::: GIVEN TEXT

This study aims to find out which among the juices of Mangifera indica, Annona muricata, and Citrofortunella microcarpa fruits ferment fastest. Three treatments were made: 200 mL. of Mangifera indica fruit juice fermented with 20 yeast cells; 200 mL. of Annona muricata fruit juice fermented with 20 yeast cells; and 200 mL. of Citrofortunella microcarpa fruit juice fermented with 20 yeast cells.

The start date of fermentation was recorded as well as the original specific gravity of each treatments. The end of fermentation of each treatment were watched for by the researchers. To verify a treatment ended fermentation, apparent attenuation was computed, computing prior to that the final gravity of each treatment.

The result showed that the treated Citrofortunella microcarpa fruit juice fermented fastest. Next was the treated Annona muricata fruit juice. The last to complete fermentation was the treated Mangifera indica.

This study is economically beneficial to the province, since it is abundant with the fruits used. It would also encourage small and medium enterprises to venture into liquor-making, even via home-based production.

The researchers recommend a similar research on other fruits such as cashew, jackfruit and bananas. Also recommended is the use of variables such as temperature, pressure and amount of fermentors added.

I. Introduction

A. Fermentation

Fermentation, also called anaerobic glycolysis, is “an enzymatically controlled anaerobic breakdown of an energy-rich compound (as a carbohydrate to Carbon dioxide and alcohol or to an organic acid),” according to the 11TH edition of the Merriam-Webster Collegiate Dictionary.

Recorded first in 1601, the word “fermentation” came from the root word “ferment”, a Middle English word derived from the Latin word for yeast, fermentum. To most people, yeast comes to mind whenever fermentation is brought about as a topic for discussion, since the presence of yeast is widely known to cause the fermentation responsible for the production of beer (ibid; Chojnacka, 2008).

In the process of producing beer, yeast enables the fermentation of sugars glucose and sucrose and their conversion into ethyl alcohol, otherwise and more popularly known as ethanol, grain alcohol or drinking alcohol. This is one of two most popular types of microbial fermentation, ethanolic fermentation, which is chiefly used in making alcoholic beverages, industrial biochemicals, cosmetics and pharmaceuticals. Lactic acid fermentation of milk, vegetables, cereals, meats and fish is another kind of microbial fermentation (ibid.).

Fermented products have many advantages over raw materials from which they came from. Fermented products are more digestible; has improved flavor, texture, appearance and aroma; are enriched with synthesized vitamins; have lesser carbohydrates; cooks quickly, stays longer; and stocks up normal intestinal microflora (Shurtleff, et al., 2007).

::::::
::: DATA EXCERPTS

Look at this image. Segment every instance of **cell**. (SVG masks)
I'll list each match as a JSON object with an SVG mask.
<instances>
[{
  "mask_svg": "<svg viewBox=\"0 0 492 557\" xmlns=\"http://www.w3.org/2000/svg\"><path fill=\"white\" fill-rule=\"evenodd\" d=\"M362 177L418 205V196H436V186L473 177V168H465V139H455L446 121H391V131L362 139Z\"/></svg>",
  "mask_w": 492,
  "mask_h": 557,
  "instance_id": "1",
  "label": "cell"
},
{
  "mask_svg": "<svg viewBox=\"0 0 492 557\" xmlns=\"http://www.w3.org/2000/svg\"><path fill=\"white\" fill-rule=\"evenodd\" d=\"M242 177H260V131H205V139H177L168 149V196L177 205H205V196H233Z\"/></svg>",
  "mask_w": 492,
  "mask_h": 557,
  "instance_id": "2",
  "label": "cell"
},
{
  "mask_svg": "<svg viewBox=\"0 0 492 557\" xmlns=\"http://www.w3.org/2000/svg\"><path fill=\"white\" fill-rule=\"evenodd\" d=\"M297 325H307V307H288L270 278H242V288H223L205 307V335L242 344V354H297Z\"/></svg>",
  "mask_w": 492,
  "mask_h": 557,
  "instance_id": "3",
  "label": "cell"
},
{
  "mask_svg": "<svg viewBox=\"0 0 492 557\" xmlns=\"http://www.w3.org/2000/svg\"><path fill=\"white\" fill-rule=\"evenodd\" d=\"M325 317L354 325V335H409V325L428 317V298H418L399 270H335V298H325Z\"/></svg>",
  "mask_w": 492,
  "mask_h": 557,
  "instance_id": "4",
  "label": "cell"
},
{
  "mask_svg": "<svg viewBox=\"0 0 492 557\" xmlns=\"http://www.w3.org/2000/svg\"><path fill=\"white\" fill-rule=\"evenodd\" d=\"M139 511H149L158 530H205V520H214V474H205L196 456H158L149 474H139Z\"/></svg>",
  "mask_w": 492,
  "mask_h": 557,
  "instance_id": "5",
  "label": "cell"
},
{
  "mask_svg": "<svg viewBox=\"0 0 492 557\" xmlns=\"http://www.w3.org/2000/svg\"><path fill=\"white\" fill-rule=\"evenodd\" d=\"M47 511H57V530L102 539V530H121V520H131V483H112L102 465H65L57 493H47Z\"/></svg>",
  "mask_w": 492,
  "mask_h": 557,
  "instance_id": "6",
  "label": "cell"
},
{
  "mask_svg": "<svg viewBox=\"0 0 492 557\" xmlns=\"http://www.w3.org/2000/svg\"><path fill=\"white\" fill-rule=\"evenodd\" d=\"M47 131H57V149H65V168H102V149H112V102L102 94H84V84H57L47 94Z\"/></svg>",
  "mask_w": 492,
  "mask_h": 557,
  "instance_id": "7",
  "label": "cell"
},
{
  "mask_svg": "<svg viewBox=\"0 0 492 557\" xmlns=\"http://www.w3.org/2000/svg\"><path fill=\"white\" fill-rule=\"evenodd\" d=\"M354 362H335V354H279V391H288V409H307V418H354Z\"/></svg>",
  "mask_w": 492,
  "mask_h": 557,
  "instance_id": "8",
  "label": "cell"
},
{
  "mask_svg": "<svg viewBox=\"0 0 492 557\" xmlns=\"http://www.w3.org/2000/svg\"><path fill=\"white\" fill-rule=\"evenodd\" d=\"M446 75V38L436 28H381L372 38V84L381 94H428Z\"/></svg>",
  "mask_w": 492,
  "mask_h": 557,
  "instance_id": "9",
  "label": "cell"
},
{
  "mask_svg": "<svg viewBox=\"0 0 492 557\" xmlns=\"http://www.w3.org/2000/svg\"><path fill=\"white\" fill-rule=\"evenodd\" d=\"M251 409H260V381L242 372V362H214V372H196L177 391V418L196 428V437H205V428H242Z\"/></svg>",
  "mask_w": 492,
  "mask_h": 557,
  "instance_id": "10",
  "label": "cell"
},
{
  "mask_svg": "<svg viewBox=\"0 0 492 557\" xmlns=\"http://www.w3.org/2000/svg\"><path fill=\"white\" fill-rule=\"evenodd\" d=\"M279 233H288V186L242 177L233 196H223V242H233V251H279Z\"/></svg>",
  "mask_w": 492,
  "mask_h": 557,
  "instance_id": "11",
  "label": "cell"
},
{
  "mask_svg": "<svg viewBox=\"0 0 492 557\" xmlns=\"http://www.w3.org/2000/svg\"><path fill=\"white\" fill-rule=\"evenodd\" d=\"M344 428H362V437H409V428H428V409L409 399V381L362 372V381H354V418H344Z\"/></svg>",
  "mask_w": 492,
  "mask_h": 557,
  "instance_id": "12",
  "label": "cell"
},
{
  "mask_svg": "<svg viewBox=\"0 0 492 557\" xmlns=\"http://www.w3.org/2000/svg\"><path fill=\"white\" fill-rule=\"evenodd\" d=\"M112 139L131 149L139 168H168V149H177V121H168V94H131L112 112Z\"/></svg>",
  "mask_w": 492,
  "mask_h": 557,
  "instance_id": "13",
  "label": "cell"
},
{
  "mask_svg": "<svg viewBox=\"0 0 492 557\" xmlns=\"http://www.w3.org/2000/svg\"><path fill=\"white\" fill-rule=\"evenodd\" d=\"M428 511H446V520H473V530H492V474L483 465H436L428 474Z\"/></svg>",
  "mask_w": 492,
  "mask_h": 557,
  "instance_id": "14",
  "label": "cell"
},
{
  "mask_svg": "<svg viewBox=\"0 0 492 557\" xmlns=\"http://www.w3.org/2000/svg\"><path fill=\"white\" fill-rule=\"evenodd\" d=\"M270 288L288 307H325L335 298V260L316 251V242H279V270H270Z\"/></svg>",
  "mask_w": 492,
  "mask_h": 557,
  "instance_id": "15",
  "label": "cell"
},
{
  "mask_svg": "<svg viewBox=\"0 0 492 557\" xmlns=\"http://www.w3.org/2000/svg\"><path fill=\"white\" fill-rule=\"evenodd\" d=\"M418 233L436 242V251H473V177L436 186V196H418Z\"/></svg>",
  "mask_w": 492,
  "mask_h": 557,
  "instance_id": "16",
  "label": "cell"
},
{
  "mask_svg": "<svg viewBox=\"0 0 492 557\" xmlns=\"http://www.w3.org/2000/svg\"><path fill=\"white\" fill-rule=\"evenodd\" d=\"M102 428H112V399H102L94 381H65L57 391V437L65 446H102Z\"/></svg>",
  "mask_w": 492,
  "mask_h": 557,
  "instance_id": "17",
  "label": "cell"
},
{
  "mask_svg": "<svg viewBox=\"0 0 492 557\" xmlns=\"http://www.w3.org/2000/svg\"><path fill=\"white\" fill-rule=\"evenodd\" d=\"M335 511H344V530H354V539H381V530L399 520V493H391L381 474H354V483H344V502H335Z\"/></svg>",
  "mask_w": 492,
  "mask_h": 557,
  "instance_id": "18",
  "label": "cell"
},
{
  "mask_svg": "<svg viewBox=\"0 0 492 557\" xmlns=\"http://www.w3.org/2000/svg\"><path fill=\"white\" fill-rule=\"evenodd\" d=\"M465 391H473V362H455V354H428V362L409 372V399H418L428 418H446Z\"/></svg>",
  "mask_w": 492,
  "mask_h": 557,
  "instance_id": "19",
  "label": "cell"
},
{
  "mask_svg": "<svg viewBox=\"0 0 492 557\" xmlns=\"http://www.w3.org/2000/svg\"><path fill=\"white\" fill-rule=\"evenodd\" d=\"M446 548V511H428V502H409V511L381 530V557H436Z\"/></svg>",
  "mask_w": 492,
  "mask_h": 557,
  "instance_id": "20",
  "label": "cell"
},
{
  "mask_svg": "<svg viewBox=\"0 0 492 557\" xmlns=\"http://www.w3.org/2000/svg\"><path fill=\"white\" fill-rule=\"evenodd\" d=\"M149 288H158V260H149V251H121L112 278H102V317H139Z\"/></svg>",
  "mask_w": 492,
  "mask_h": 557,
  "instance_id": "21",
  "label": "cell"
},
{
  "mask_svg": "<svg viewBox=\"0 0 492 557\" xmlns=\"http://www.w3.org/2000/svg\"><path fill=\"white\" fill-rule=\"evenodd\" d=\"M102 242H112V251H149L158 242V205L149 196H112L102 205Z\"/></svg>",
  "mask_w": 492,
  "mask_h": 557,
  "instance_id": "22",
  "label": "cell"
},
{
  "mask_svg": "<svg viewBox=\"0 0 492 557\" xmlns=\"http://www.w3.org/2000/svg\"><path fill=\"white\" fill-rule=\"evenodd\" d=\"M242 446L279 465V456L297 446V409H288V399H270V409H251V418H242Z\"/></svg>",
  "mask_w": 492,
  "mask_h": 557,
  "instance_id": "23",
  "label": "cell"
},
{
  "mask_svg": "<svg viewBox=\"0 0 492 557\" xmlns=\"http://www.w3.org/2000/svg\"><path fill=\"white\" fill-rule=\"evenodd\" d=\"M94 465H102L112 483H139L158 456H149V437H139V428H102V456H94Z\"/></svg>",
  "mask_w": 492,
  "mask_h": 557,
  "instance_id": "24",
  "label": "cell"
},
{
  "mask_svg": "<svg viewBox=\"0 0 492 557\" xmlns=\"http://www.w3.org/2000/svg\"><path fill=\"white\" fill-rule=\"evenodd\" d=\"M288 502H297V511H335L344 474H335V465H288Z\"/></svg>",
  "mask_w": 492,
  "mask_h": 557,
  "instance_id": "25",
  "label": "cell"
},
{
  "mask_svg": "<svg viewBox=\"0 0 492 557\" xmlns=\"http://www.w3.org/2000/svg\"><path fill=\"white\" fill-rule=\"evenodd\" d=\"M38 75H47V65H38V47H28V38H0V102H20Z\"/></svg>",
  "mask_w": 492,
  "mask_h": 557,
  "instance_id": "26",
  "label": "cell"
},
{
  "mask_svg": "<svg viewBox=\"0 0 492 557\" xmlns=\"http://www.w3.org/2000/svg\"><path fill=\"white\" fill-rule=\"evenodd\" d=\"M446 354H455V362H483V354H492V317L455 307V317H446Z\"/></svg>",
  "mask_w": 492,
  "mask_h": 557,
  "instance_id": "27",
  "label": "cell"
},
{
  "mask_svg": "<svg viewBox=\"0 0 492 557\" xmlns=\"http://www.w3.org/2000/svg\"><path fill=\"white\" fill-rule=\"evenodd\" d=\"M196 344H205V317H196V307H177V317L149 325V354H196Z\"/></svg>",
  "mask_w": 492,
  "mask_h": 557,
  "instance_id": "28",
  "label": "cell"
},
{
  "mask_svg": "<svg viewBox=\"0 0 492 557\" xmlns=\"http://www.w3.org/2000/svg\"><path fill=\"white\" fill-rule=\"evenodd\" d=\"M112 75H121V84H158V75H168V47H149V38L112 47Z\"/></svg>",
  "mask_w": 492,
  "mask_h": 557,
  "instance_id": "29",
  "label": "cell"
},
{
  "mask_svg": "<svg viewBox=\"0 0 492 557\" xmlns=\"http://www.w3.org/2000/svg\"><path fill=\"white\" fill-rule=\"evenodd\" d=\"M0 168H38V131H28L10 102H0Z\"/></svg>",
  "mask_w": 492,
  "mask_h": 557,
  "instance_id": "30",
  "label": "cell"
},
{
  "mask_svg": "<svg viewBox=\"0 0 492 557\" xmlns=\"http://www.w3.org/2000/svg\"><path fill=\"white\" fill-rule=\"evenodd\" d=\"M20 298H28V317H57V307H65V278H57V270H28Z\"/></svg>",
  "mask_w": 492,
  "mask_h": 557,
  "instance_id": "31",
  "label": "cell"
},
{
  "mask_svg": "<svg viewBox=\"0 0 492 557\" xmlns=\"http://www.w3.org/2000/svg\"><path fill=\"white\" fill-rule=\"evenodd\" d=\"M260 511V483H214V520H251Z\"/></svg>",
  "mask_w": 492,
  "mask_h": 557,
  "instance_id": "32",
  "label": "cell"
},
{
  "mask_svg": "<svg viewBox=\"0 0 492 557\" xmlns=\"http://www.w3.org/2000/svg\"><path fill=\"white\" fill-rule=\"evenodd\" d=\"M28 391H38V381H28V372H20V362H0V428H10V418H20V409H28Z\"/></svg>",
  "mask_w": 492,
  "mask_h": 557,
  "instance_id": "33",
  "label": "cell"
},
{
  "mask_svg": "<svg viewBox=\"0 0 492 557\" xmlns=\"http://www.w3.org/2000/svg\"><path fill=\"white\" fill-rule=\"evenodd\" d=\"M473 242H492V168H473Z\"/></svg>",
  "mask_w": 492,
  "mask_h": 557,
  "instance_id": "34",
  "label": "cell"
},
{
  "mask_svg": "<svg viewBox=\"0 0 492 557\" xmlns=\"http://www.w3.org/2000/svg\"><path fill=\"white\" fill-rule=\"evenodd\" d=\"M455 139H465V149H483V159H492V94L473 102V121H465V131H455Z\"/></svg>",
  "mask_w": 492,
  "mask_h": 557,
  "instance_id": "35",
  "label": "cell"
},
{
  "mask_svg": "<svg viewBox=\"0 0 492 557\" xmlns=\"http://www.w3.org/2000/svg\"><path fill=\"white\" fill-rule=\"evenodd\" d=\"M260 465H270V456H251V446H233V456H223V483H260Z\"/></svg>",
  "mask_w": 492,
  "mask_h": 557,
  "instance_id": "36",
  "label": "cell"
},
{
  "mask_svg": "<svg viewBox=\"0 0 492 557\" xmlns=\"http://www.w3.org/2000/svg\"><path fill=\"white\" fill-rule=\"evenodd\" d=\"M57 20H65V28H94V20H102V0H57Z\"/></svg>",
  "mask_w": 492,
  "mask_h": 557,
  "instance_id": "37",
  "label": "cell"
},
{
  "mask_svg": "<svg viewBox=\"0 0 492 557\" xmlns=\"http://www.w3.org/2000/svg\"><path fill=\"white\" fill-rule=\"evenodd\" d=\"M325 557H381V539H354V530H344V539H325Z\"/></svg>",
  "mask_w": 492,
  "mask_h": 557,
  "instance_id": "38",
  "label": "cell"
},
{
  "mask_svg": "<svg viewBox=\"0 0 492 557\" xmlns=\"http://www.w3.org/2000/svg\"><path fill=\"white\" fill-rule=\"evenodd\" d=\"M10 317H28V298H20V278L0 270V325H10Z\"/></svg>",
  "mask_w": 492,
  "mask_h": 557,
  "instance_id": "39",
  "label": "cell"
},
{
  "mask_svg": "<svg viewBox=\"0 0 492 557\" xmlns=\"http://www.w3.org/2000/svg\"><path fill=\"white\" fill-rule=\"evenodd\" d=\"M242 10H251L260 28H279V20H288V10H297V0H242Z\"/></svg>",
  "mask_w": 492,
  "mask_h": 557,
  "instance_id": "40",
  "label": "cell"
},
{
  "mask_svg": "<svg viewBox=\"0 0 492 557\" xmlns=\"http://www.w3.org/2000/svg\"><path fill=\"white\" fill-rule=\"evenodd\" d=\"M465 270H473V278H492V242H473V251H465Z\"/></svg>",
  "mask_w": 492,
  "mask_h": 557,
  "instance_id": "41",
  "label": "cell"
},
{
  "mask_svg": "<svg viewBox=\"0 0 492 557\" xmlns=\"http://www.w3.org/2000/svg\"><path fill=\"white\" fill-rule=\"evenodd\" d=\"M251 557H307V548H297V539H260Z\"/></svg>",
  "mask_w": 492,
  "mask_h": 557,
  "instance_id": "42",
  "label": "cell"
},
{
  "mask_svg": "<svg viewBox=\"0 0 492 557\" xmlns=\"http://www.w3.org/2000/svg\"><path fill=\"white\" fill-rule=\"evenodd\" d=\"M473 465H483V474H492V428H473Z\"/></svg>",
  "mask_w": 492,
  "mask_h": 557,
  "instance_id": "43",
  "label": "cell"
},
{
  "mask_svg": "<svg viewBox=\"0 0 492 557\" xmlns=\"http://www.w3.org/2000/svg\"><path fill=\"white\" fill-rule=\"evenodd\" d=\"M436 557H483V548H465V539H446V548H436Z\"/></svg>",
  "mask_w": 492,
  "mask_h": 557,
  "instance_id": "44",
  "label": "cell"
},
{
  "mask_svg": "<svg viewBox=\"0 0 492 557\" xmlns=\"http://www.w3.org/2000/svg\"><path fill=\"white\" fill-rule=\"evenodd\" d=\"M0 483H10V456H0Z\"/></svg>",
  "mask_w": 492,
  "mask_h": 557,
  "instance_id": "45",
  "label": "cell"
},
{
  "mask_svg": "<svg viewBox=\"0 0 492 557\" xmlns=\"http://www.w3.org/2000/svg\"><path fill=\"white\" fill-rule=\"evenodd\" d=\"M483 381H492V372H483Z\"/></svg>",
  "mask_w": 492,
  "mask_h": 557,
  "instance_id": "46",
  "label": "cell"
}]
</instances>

::::::

**PROBLEMS TO WORK ON:**
- A) In the fruit juice fermentation study, which treated juice was the last to finish fermenting?
- B) For each statement, say whether it agrees with the fruit juice fermentation study, and quote the words that decide it.
(i) Each juice treatment used 200 mL of juice with 20 yeast cells.
(ii) The word "fermentation" was first recorded in 1701.
(iii) Lactic acid fermentation is the kind chiefly used in making alcoholic beverages.
- C) Continue the fruit juice fermentation study from where it stops.
The entries aren't needed for any of the tasks.

**ANSWERS FOR THIS EXERCISE:**
- A) The treated Mangifera indica fruit juice.

- B)
(i) Yes: "200 mL. of Mangifera indica fruit juice fermented with 20 yeast cells; 200 mL. of Annona muricata fruit juice fermented with 20 yeast cells; and 200 mL. of Citrofortunella microcarpa fruit juice fermented with 20 yeast cells."
(ii) No: "Recorded first in 1601"
(iii) No: "ethanolic fermentation, which is chiefly used in making alcoholic beverages"

- C)
B. Ciders

Among the thousands of fermentation products are ciders, which are “…expressed juice of fruit[-s] (as apples) used as a beverage or for making other products (as applejack)” (Merriam-Webster). Ciders come from a wide variety of fruits (Cider, Wikipedia)–from apples to grapes, cherries to cranberries, and even bananas.

The island province of Guimaras abounds with vegetation, i.e., fruits and vegetables, with mangoes, coconuts and bananas topping the list (2007 National Statistical Coordinating Board figures). Ciders can be made from most, if not all, of Guimaras fruits. It is the researchers’ task to determine the rate of fermentation of these ciders.

II. Objectives of the Study

1. To find out the rate of fermentation of juices from bountiful Guimaras produce such as mango, calamansi, guyabano, coconut, banana, and cashew; and 2. To help find potential industry for Guimaras folks, from the production of these fermented ciders and their by-products.

III. Significance of the Study

This study on the rate of fermentation of ciders from various Guimaras produce is primarily aimed to benefit local folks by finding new frontiers for the booming food and beverage industry.

IV. Limitation of the Study

This study is limited to the fermentation of mango, calamansi, guyabano, coconut, banana, and cashew juices, and restricted to qualitative observations of their rate of fermentation and color.

V. Review of Related Literature

The history of fermentation predates the history of man, since the process is natural to fruits and, practically, to all vegetation.

Modern manipulation of the process is but a display of man’s superior intellectual ability. In antiquity, though, man’s use of fermentation is more of a product of accident rather than aimed curiosity. It is believed that man’s serendipitous foray into fermentation was made after meat observing that certain elements in salting food made the food more palatable than plain, salted food (Wang et al., 1979).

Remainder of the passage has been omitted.